Bugs, Diseases and Fungus:
Always be weary of what you are putting into your greenhouse. The introduction of a plant that is infected with aphids, for instance, would jeopardize all other plants. In closed environments such as a greenhouse bugs and diseases can spread rapidly. If you have plants that are infected with a fungus or bugs try using an organic insecticidal/fungicidal soap prior to bringing the plants into the greenhouse. Also be careful of what organic materials you bring in; Compost that isn't completely broken down may still contain foreign seeds or bugs that will readily conquer your greenhouse. Check compost and mulch for small bugs such as gnats before bringing it inside.

What to grow and why:
For many people greenhouses are for the starting of crops or ornamental plants during the winter for introduction to the garden/yard in the spring. This allows for a head start to gorgeous landscapes and early harvests. For others greenhouses serve as permanent utilities for food production; Most commonly people will grow tomatoes year round with stunning success. Don't feel limited to the average plants however, try something new and exotic to add some variety to your growing space. Bananas are probably one of the better suited plants, although there are hundreds of edible tropical plants that you can grow in your greenhouse, so be adventurous.

Enjoying a greenhouse to the fullest:
Just because you grow plants that may be used for food or ornamental purposes , don't automatically associate your greenhouse with "work". Greenhouses are fun places to relax, read a book, and escape from the world. Most importantly, enjoy the rewards your greenhouse will offer, savor the fruits and vegetables all year long.

Friday, March 5, 2010

Orchid show

Last week I went to an annual orchid show and sale put on by the Tucson Orchid Society. It was hosted at one of the nurseries in town, and members offered orchids at outstanding prices. From the exterior it looked quite unimpressive, just an enclosed white tent. As I walked in, I was immersed in an exotic display of truly unbelievable orchids. Each and every plant was exquisite and deserved the recognition they received, ribbons given out by the judges. I'm not sure what the basis for the judging was, but I assume that it was done based on species with the best of each species receiving a first place ribbon.

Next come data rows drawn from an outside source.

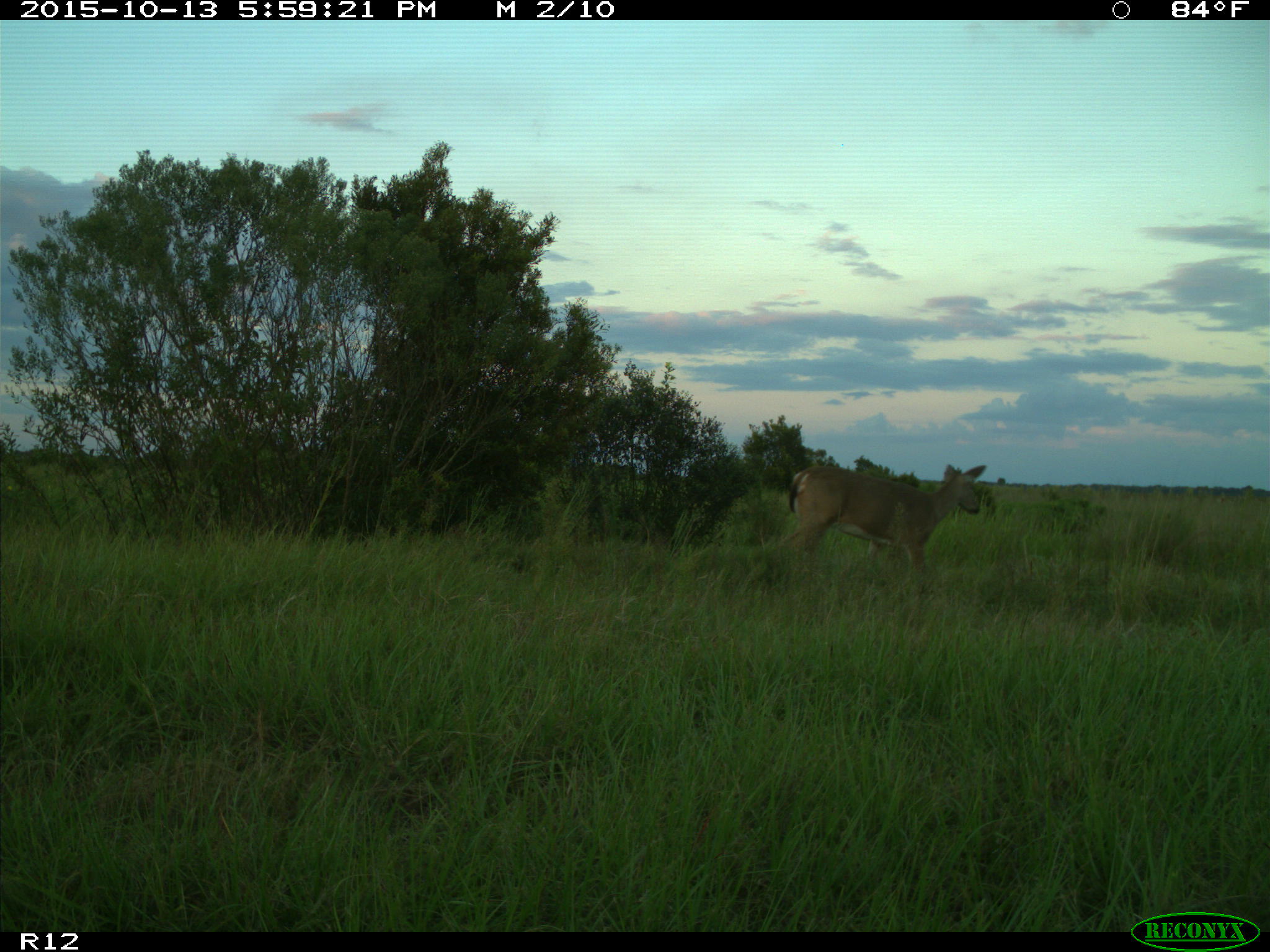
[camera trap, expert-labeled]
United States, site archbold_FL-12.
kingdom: Animalia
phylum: Chordata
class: Mammalia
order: Artiodactyla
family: Cervidae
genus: Odocoileus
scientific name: Odocoileus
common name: deer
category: unidentified deer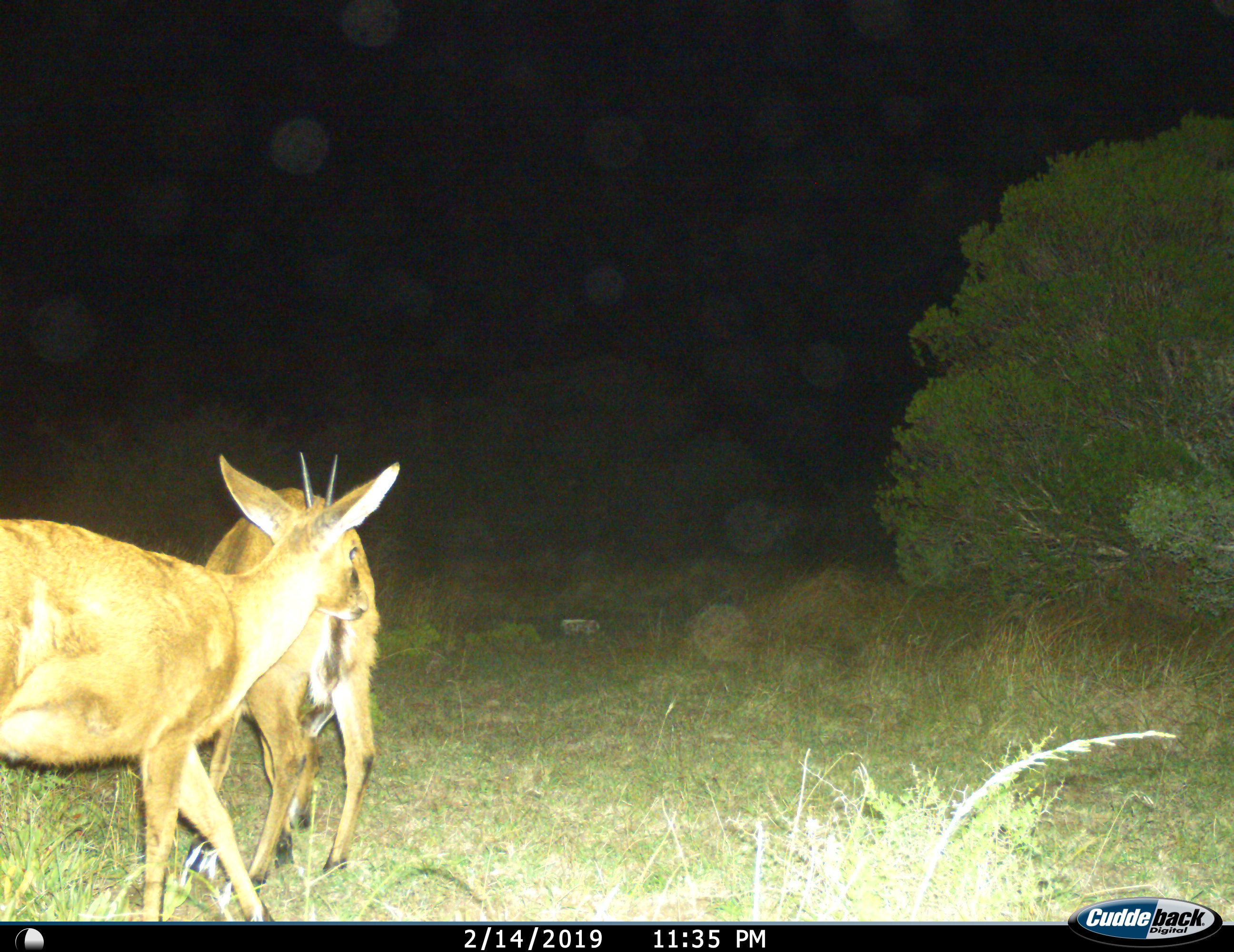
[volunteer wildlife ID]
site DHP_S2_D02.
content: unidentified animal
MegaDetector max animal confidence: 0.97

One of the best examples of the fascinating out-of-the- ordinary orchids is the Dendrobium Pierardii. With few (if any leaves) it has it's stems hang down like vines. In this case the plant is anchored on a rock and the stems dangle at least five feet! The flowers are pink and white and they come out directly from the stems. This was one of the most unusual orchids I have seen and probably one of my favorites at the show.

There was a table set up displaying a large variety of orchids decorated with mosses and ferns, it really made you feel like you were in a jungle. I found some Tolumnias hidden in the midst of all these big orchids. Tolumnias are generally very small, and these specimens were just that, maybe two inches wide with flowers that were just ¼th of an inch in diameter.
Flowers of all sizes, colors and shapes were lurking around every corner with many orchid society members walking around socializing with the guests. A display and diagrams explaining the uses of different orchid growing mediums was useful for newbies like me. They had a lot of informational guides to growing and caring for orchids in addition to a lot of friendly people willing to describe (in length) everything from orchid care to orchid propagation. If you have never been to an orchid show, keep your eyes out and try to go to any that are in your area.